Surging prices are contributing to the biggest squeeze on household incomes since at least the 1950s, putting pressure on the government to come up with support for the poorest, particularly those who cannot afford soaring energy bills.
Johnson acknowledged that the government could not provide enough support to offset the higher costs immediately, but said it was working to deal with prices over the medium and long term.
“I accept that those contributions from the taxpayer – because that’s what it is, taxpayers’ money – isn’t going to be enough immediately to help cover everybody’s costs,” he told ITV television.
“Of course, that isn’t going to work enough in the short term. There is more that we can do. But the crucial thing is to make sure we deal with the prices over the medium and long term.”

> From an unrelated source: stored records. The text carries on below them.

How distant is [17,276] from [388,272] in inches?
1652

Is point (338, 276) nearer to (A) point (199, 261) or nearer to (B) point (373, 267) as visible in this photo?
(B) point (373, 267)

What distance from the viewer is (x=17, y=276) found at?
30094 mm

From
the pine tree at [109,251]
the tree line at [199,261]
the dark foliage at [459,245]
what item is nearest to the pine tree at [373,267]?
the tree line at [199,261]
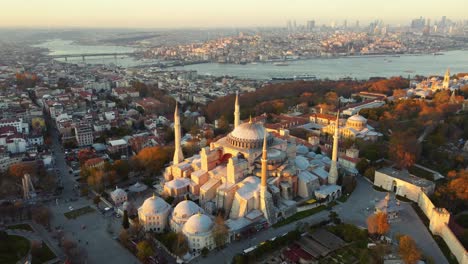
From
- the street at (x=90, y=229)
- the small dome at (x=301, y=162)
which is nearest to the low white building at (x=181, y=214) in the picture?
the street at (x=90, y=229)

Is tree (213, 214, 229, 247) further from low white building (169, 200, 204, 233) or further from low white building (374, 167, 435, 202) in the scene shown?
low white building (374, 167, 435, 202)

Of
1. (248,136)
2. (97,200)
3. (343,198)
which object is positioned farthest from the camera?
(248,136)

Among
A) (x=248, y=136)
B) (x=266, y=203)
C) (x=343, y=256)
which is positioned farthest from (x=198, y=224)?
(x=248, y=136)

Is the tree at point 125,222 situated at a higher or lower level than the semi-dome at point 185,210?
lower

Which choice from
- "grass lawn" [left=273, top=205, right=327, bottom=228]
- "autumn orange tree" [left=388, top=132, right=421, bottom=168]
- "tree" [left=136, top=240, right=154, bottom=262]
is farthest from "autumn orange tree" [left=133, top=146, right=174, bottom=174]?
"autumn orange tree" [left=388, top=132, right=421, bottom=168]

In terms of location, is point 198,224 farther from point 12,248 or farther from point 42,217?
point 12,248

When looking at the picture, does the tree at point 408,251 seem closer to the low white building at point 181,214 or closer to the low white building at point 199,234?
the low white building at point 199,234
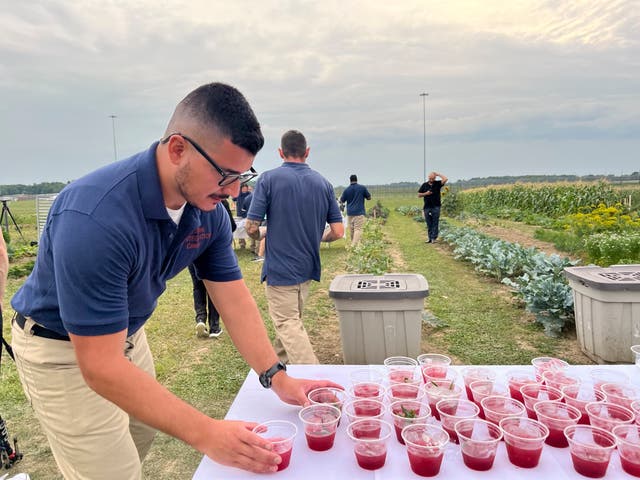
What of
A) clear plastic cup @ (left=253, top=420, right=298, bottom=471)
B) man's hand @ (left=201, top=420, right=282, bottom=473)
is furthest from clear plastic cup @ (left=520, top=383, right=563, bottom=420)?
man's hand @ (left=201, top=420, right=282, bottom=473)

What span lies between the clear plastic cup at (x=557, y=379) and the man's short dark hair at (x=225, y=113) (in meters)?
1.49

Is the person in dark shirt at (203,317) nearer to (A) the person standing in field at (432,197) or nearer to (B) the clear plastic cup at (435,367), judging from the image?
(B) the clear plastic cup at (435,367)

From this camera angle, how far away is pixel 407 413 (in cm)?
161

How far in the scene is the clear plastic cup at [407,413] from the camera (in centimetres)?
157

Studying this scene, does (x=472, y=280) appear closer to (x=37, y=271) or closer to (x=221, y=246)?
(x=221, y=246)

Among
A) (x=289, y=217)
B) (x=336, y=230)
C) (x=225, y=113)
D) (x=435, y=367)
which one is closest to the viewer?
Answer: (x=225, y=113)

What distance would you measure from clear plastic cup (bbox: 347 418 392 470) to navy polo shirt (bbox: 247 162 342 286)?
2.63 meters

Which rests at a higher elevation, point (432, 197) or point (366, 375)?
point (432, 197)

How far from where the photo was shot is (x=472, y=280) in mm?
9023

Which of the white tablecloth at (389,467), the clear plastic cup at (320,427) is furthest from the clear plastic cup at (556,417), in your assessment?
the clear plastic cup at (320,427)

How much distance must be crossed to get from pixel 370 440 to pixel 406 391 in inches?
15.3

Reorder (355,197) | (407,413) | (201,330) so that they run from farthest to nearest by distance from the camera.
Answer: (355,197), (201,330), (407,413)

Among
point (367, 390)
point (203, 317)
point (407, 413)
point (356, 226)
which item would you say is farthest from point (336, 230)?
point (356, 226)

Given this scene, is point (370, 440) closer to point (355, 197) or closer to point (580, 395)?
point (580, 395)
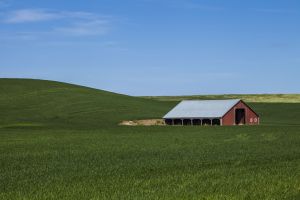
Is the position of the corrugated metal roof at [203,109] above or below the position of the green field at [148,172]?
above

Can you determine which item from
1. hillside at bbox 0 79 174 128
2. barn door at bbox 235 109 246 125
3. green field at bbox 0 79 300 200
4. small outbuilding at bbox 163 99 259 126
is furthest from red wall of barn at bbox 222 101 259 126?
green field at bbox 0 79 300 200

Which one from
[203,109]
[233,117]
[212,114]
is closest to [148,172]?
[212,114]

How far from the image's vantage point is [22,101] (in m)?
123

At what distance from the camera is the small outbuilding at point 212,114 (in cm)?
10369

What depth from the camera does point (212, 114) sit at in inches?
4080

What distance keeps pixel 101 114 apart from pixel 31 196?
90.3 m

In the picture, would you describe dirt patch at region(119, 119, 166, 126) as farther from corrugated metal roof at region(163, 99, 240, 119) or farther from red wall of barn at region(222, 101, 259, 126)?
red wall of barn at region(222, 101, 259, 126)

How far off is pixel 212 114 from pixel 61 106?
32332 mm

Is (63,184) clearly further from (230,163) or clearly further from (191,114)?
(191,114)

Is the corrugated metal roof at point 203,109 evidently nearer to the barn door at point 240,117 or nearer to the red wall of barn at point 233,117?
the red wall of barn at point 233,117

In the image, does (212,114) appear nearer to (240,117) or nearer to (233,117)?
(233,117)

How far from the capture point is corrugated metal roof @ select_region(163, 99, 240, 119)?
341 ft

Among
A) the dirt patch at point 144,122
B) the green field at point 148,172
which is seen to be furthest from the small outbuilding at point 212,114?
the green field at point 148,172

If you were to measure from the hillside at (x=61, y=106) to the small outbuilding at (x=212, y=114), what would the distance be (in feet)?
16.0
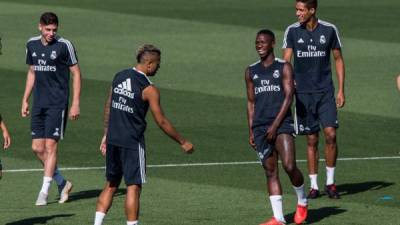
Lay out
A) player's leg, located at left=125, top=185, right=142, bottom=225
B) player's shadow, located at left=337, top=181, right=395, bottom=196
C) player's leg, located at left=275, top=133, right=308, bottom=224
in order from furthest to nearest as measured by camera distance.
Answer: player's shadow, located at left=337, top=181, right=395, bottom=196 < player's leg, located at left=275, top=133, right=308, bottom=224 < player's leg, located at left=125, top=185, right=142, bottom=225

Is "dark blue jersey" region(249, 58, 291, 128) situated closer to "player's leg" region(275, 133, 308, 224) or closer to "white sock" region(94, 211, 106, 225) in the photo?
"player's leg" region(275, 133, 308, 224)

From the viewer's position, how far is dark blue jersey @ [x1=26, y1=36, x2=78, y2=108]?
1870 centimetres

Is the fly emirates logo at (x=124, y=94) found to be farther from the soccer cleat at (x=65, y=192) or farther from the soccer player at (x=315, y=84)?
the soccer player at (x=315, y=84)

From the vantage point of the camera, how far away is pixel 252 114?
16.9 m

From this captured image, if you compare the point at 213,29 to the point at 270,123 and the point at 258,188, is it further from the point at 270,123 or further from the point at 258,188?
the point at 270,123

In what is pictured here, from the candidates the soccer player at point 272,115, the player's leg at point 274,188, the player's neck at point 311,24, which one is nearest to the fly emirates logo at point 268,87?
the soccer player at point 272,115

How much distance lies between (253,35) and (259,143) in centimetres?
2180

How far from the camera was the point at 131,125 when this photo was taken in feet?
50.5

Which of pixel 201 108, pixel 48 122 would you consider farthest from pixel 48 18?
pixel 201 108

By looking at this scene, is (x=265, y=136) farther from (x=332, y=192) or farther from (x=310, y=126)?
(x=332, y=192)

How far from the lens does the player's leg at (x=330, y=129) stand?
18.7 metres

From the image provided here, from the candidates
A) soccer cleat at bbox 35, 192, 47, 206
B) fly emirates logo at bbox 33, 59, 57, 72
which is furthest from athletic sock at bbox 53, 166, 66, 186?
fly emirates logo at bbox 33, 59, 57, 72

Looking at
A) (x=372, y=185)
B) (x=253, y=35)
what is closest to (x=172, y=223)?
(x=372, y=185)

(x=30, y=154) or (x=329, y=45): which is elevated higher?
(x=329, y=45)
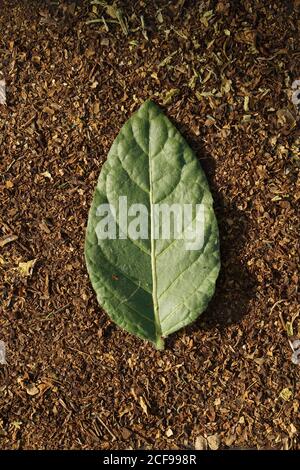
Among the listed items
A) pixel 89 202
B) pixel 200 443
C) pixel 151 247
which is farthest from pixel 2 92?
pixel 200 443

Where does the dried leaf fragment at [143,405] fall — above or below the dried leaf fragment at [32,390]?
below

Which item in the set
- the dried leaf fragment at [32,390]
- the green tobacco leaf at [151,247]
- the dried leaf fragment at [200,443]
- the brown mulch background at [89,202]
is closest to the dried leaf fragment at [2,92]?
the brown mulch background at [89,202]

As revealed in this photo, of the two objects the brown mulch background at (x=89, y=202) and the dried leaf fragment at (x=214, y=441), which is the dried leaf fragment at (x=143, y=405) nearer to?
the brown mulch background at (x=89, y=202)

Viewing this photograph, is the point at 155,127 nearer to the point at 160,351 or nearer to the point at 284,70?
the point at 284,70

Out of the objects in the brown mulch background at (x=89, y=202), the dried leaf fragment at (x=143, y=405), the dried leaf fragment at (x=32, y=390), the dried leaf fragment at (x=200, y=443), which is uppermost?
the brown mulch background at (x=89, y=202)

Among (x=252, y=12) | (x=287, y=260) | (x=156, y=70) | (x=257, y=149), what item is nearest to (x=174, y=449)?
(x=287, y=260)

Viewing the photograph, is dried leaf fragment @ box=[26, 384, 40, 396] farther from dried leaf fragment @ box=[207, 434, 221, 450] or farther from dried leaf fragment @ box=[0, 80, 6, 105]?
dried leaf fragment @ box=[0, 80, 6, 105]
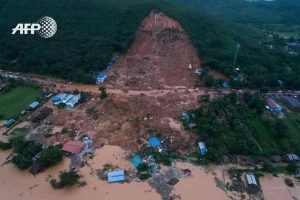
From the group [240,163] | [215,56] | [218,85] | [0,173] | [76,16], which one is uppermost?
[76,16]

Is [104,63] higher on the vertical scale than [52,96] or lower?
higher

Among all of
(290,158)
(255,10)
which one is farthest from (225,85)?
(255,10)

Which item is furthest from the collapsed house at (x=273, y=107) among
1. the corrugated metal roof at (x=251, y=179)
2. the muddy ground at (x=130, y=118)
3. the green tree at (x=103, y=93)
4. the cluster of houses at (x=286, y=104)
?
the green tree at (x=103, y=93)

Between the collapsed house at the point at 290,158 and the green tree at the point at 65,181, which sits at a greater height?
the collapsed house at the point at 290,158

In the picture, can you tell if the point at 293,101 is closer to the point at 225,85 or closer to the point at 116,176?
the point at 225,85

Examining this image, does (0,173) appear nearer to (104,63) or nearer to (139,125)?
(139,125)

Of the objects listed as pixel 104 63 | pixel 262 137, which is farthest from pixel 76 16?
pixel 262 137

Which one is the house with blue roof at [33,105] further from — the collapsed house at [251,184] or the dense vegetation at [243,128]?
the collapsed house at [251,184]
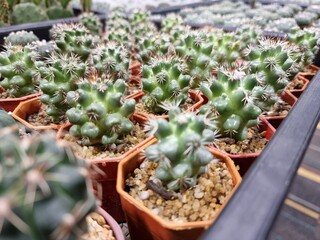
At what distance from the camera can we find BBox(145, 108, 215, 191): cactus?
88cm

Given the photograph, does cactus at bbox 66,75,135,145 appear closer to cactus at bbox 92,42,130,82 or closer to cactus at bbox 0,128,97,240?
cactus at bbox 92,42,130,82

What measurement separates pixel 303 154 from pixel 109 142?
715 mm

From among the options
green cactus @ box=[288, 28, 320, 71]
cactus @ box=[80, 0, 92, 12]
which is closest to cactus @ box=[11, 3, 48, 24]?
cactus @ box=[80, 0, 92, 12]

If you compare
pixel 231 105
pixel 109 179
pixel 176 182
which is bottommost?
pixel 109 179

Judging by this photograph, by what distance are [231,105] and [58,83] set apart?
2.31 feet

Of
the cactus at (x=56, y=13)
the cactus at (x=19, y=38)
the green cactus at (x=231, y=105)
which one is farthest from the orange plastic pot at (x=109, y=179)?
the cactus at (x=56, y=13)

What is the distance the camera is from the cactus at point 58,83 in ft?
4.72

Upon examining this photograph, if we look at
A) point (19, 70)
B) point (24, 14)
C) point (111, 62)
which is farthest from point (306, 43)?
point (24, 14)

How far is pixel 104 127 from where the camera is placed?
125 cm

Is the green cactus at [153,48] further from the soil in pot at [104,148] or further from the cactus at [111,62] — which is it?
the soil in pot at [104,148]

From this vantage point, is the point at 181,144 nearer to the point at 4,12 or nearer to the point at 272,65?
the point at 272,65

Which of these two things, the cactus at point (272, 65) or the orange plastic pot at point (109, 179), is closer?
the orange plastic pot at point (109, 179)

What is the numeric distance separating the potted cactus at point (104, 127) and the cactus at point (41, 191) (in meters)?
0.54

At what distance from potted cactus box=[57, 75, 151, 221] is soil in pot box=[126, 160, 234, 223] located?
0.46 ft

Asked why welfare benefits would not rise in line with inflation, Johnson said the government had to be wary of driving up inflation even further. It hit a 30-year-high of seven per cent in March.
“Although you’re quite right to point out that there is an inflationary risk and it’s very severe, it could get worse and that knocks on to interest rates, and that knocks on to the cost of borrowing for everybody,” he said.
“And I’m sorry to say this, but we have to be prudent in our approach.”
Johnson said the government was looking at providing support to families who need to use high levels of energy due to their medical needs.
Chancellor Rishi Sunak has said he will wait to see how energy prices behave in the coming months before deciding what further support might be necessary when he delivers a budget statement towards the end of the year.